• 676
    is gereği maçı izleyemedim ve fener neye ağladı diye özeti izledim. buradan nickaltina galatasarayli olmadığı yazılmış biriyim ben. objektif olduğumu düşünüyorum.

    torreira'ya ikinci sarı çıkabilirdi evet, tartışmaya açık ama asla net sarı denemez 2.'ye bunun haricinde olan 2 büyük hata da aleyhimize. net bir penaltımız verilmedi. bir fener maçında xok daha baaiti chedjou için verilmişti ki adamın ayagi kayıp düşmüştü o pozisyonda.

    rakibin kendini attığı pozisyonda net sarı verilmemiş ki verilse sanırım 2. sarisi olacak.

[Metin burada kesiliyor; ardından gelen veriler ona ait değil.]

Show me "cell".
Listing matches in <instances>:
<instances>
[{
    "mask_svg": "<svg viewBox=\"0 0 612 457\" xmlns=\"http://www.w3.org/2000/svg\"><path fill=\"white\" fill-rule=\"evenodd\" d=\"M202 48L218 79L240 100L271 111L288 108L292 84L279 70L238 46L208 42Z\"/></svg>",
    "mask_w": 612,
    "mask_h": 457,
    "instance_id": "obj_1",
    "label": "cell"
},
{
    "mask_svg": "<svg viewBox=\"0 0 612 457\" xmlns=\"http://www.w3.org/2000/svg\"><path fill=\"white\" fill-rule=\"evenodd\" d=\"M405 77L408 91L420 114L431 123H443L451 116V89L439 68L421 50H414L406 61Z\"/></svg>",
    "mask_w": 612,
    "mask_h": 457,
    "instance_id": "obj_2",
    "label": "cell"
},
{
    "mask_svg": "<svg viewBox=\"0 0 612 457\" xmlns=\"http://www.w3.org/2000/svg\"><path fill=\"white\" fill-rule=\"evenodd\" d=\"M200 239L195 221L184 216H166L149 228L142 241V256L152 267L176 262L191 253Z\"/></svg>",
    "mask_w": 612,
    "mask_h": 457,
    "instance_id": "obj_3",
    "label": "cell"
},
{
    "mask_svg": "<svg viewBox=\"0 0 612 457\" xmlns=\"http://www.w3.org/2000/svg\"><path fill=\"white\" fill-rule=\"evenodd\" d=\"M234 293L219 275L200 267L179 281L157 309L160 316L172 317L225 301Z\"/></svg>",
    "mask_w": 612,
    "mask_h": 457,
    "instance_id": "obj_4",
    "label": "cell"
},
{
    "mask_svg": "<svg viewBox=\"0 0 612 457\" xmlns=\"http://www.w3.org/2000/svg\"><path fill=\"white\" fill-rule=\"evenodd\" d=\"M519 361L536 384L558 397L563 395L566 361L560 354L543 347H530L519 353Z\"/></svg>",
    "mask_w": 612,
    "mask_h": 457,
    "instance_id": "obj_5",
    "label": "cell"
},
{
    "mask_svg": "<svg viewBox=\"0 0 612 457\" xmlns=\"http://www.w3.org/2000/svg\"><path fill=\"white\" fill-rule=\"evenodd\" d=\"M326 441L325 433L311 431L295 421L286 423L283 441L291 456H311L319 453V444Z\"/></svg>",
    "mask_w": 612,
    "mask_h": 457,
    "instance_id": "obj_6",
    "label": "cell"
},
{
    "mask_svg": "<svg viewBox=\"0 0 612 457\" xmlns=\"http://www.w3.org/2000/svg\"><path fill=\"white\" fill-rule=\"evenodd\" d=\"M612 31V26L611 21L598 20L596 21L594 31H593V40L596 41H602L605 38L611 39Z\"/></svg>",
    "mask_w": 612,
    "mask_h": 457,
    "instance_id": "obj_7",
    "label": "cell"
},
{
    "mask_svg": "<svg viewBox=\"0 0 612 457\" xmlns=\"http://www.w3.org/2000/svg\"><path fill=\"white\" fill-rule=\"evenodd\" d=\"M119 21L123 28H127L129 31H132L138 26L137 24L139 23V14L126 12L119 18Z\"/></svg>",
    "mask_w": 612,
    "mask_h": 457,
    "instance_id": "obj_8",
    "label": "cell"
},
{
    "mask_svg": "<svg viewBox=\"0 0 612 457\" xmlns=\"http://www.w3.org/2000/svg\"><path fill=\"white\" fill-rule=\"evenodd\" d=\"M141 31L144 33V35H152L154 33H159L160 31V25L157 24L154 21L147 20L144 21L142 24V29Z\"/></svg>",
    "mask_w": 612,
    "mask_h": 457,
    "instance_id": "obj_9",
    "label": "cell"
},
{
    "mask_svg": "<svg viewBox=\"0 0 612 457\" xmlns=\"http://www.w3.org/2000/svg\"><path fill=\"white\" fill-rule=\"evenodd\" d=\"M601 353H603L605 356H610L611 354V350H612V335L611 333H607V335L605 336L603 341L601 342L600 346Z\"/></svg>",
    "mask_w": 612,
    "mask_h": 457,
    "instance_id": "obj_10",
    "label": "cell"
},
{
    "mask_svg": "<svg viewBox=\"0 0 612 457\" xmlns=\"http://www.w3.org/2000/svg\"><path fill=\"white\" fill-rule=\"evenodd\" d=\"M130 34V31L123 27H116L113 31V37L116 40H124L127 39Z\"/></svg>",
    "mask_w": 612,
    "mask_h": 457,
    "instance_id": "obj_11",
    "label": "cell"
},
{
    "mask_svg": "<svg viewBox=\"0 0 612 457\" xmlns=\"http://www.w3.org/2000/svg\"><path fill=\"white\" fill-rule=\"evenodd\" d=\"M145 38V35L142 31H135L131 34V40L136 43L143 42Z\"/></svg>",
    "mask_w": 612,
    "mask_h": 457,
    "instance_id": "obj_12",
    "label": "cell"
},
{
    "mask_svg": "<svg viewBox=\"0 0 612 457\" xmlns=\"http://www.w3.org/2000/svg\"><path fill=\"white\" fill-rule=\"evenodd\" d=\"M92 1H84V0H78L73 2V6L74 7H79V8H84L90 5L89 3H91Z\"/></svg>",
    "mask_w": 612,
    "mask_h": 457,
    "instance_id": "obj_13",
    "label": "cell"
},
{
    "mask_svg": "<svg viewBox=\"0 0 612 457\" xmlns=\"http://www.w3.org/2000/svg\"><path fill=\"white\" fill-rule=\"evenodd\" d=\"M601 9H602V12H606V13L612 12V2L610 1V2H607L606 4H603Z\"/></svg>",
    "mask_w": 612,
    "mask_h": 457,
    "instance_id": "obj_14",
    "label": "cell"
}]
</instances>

    attığımız 2. golde el doğal konumda, fener aleyhine penaltı verilse ne olur acaba öyle bir ele çarpmada ki cok daha nizamileri verilmiyor zaten fener aleyhine.

    son olarak ali koç bir beka sorunudur artık. turk futbolunu zehirlemektedir.
  • 677
    böyle maçlarda benim için oyun önemli değil. önemli olan 3 puanı bir şekilde almaktı. tebrikler okan hocam ve tebrikler takıma. şimdi fener’i çok büyük bir baskıyla konya’ya gönderiyoruz. eğer puan kaybederlerse moral olarak çökerler. fark 11 olur. zaten bu maçtan bizim için puan kaybı bekliyorlardı. avuçlarını yaladılar. biz kazandıkça onlar kuduracak.
  • 680
    fbjk hocalığı için götünü başını yırtan bodyci elemana ve puan kaybı bekleyen şikecilere çatır çutur döşediğimiz maç. kötü oyun iyi oyun olarak bakamıyorum bugünkü maça, aşırı yağmurlu ve fırtınalı havada bize bilenmiş rakibe çaktık geçtik. önemli olan 3 puandı ve 3 puanı alıp 25.şampiyonluğumuzda önemli bir eşiği de aşmış olduk. adım adım gidiyoruz şampiyonluğa.
  • 681
    hava ve zemin koşulları belki de başakşehir gibi sert ve dişli bir deplasmanda olabilecek en kötü ve istenmeyen durumdaydı. buna rağmen kazanmayı başarmamızın sebepleri, barış alper'in şapkadan tavşan çıkarması ve takımın uzun zamandır sahip olduğu kazanma alışkanlığıydı. rakip, zemin, hava, hakemin skandal kararları fark etmeksizin, bir şekilde alıyoruz maçı. böyle bir rakiple şampiyonluk mücadelesi vermeyi asla istemezdim...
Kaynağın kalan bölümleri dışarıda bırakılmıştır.